Exercise requirements:
Would you output all the lines below precisely as they stand, leaving each picture out?

Start of Exercise data

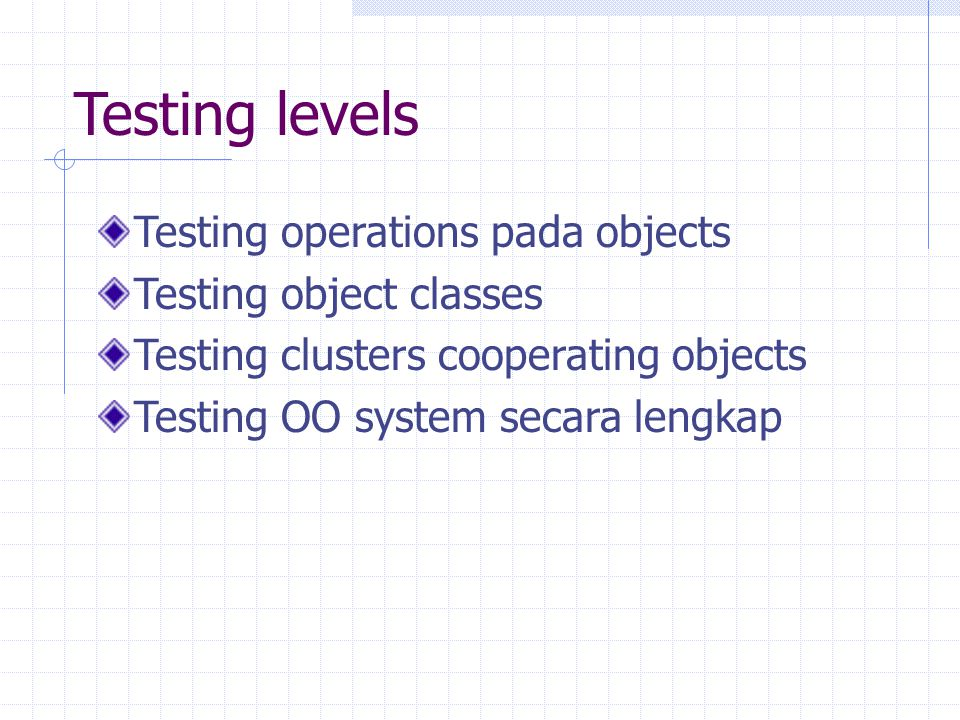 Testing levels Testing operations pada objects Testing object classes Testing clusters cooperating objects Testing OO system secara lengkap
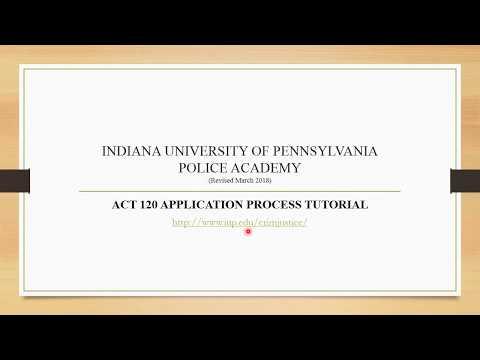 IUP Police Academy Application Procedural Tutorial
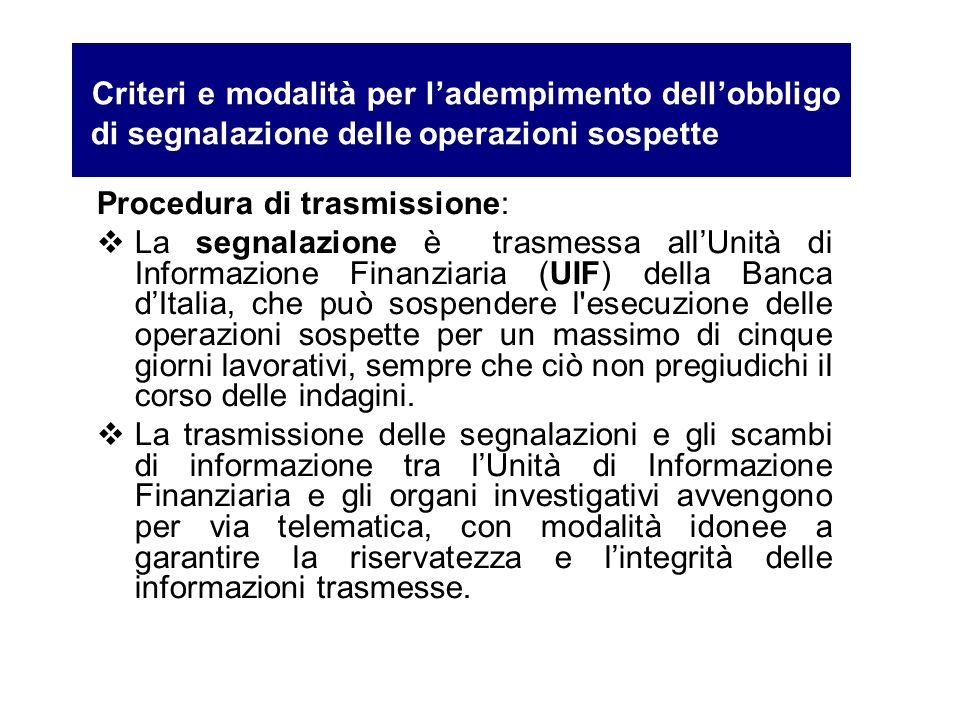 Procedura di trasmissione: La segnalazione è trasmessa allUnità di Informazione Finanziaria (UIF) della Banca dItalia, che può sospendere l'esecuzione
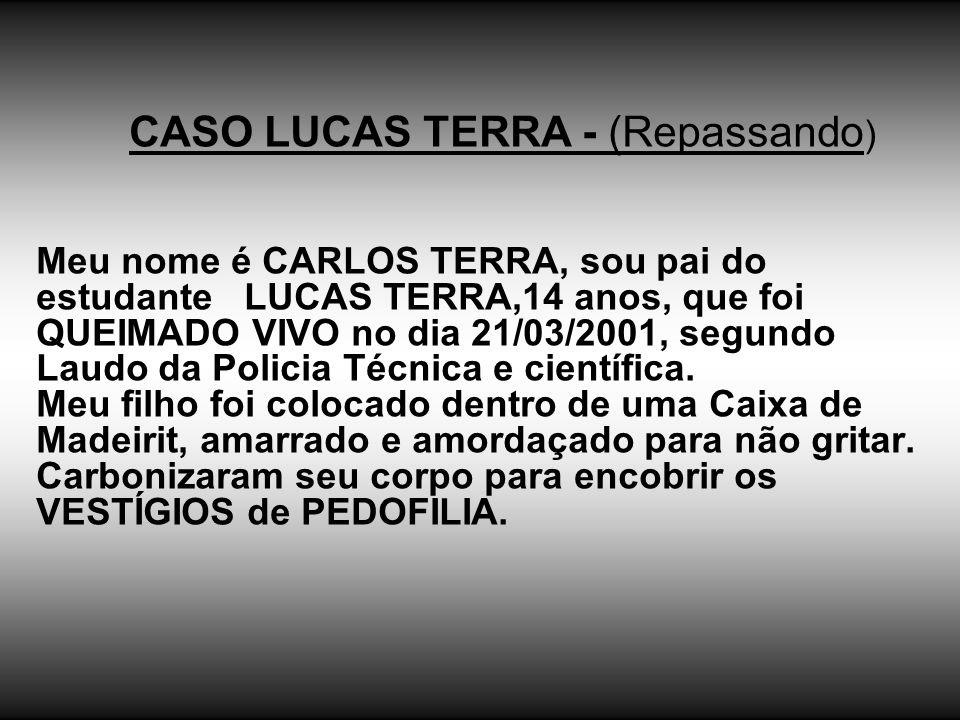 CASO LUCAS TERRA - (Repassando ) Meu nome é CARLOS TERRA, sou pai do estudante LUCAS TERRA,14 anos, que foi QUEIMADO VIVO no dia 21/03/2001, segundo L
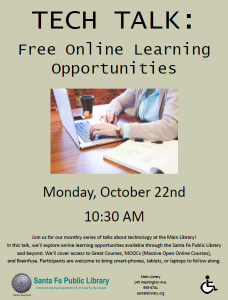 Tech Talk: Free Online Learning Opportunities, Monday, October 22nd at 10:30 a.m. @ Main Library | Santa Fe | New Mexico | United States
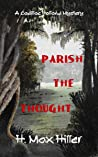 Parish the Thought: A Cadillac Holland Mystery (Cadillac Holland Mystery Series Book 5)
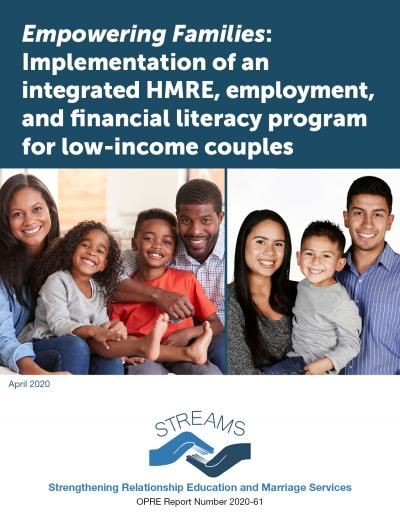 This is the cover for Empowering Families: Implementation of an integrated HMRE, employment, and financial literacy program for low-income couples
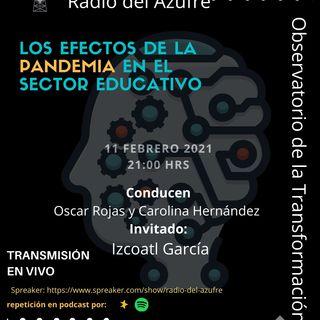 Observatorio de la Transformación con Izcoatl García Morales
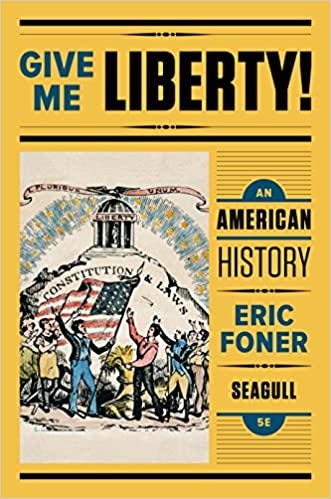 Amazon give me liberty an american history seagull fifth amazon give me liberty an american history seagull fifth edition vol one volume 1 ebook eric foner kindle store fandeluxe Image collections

End of Exercise data

Answer to this task:
 Testing levels Testing operations pada objects Testing object classes Testing clusters cooperating objects Testing OO system secara lengkap
 IUP Police Academy Application Procedural Tutorial
 Procedura di trasmissione: La segnalazione è trasmessa allUnità di Informazione Finanziaria (UIF) della Banca dItalia, che può sospendere l'esecuzione
 CASO LUCAS TERRA - (Repassando ) Meu nome é CARLOS TERRA, sou pai do estudante LUCAS TERRA,14 anos, que foi QUEIMADO VIVO no dia 21/03/2001, segundo L
 Tech Talk: Free Online Learning Opportunities, Monday, October 22nd at 10:30 a.m. @ Main Library | Santa Fe | New Mexico | United States
 Parish the Thought: A Cadillac Holland Mystery (Cadillac Holland Mystery Series Book 5)
 This is the cover for Empowering Families: Implementation of an integrated HMRE, employment, and financial literacy program for low-income couples
 Observatorio de la Transformación con Izcoatl García Morales
 Amazon give me liberty an american history seagull fifth amazon give me liberty an american history seagull fifth edition vol one volume 1 ebook eric foner kindle store fandeluxe Image collections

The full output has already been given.